WHAT TO DO:
Return only the lines running from the top of the entries to the line with "family: Felidae", inclusive, exactly as written.
┌─ AVAILABLE DATA
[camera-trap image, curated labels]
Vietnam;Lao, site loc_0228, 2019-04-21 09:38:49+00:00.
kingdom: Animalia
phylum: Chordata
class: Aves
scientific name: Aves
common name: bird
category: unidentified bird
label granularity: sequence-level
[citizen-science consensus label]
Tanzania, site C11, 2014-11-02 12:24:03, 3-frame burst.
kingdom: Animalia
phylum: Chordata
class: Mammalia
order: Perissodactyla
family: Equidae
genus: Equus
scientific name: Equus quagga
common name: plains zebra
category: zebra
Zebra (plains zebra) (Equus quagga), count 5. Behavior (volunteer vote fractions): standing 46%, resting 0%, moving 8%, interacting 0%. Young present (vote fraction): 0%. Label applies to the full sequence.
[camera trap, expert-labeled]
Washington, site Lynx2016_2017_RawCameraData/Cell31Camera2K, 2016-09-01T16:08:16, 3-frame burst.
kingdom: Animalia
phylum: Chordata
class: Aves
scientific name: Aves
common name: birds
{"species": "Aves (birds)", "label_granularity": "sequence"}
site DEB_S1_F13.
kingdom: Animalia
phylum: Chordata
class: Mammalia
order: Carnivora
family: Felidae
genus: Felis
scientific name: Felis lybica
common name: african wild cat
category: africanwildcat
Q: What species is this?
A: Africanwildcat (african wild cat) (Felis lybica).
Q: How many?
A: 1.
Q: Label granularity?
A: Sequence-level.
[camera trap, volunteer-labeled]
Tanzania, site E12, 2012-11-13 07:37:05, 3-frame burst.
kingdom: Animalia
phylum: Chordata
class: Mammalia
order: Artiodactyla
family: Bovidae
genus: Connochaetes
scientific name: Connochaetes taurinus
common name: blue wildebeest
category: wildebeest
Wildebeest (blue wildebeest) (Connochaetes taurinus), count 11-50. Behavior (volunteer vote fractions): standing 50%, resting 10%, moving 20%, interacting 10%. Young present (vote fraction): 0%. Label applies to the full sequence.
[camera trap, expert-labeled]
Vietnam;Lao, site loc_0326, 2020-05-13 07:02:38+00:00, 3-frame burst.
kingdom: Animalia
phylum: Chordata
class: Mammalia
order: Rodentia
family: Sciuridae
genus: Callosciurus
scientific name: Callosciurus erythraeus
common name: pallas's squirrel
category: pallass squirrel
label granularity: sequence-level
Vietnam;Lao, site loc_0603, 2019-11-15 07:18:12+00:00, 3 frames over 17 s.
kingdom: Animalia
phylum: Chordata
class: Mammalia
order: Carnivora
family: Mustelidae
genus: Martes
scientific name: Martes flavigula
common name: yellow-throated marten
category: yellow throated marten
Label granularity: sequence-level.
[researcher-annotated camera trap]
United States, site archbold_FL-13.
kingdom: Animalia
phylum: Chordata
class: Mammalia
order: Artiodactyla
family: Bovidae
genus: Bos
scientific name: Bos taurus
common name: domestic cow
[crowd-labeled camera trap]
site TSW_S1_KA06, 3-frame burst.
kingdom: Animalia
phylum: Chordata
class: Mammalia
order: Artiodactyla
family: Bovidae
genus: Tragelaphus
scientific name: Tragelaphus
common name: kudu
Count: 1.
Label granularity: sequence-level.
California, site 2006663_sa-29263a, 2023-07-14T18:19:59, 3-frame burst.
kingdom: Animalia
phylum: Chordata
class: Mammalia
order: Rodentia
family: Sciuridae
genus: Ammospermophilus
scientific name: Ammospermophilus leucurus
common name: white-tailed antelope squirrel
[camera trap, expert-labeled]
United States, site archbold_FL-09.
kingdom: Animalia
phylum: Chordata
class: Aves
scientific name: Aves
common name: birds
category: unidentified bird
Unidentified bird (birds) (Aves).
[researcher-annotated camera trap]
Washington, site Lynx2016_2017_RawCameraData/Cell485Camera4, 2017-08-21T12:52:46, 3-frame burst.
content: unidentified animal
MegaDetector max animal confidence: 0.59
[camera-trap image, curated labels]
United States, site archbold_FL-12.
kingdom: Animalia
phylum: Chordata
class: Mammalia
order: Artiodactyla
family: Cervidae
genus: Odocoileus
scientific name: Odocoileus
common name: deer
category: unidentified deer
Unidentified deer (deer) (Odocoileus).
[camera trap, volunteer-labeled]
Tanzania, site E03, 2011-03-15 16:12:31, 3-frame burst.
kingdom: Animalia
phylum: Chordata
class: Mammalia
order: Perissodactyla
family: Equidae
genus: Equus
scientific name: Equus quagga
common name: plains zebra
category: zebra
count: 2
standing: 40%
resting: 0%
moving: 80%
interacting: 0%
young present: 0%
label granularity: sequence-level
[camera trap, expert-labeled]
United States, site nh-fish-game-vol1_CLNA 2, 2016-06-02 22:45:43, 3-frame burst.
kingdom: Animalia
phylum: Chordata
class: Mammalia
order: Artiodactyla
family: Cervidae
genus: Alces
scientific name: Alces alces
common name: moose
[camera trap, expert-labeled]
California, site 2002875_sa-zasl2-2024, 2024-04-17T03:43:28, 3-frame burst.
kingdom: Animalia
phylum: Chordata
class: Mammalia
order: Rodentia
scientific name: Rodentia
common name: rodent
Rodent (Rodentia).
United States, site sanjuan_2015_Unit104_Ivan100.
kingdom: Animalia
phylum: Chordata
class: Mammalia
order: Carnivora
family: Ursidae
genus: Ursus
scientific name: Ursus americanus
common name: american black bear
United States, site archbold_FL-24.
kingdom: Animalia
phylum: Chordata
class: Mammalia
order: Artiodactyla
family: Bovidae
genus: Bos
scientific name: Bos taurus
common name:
└─
RESPONSE TO THIS TASK:
[camera-trap image, curated labels]
Vietnam;Lao, site loc_0228, 2019-04-21 09:38:49+00:00.
kingdom: Animalia
phylum: Chordata
class: Aves
scientific name: Aves
common name: bird
category: unidentified bird
label granularity: sequence-level
[citizen-science consensus label]
Tanzania, site C11, 2014-11-02 12:24:03, 3-frame burst.
kingdom: Animalia
phylum: Chordata
class: Mammalia
order: Perissodactyla
family: Equidae
genus: Equus
scientific name: Equus quagga
common name: plains zebra
category: zebra
Zebra (plains zebra) (Equus quagga), count 5. Behavior (volunteer vote fractions): standing 46%, resting 0%, moving 8%, interacting 0%. Young present (vote fraction): 0%. Label applies to the full sequence.
[camera trap, expert-labeled]
Washington, site Lynx2016_2017_RawCameraData/Cell31Camera2K, 2016-09-01T16:08:16, 3-frame burst.
kingdom: Animalia
phylum: Chordata
class: Aves
scientific name: Aves
common name: birds
{"species": "Aves (birds)", "label_granularity": "sequence"}
site DEB_S1_F13.
kingdom: Animalia
phylum: Chordata
class: Mammalia
order: Carnivora
family: Felidae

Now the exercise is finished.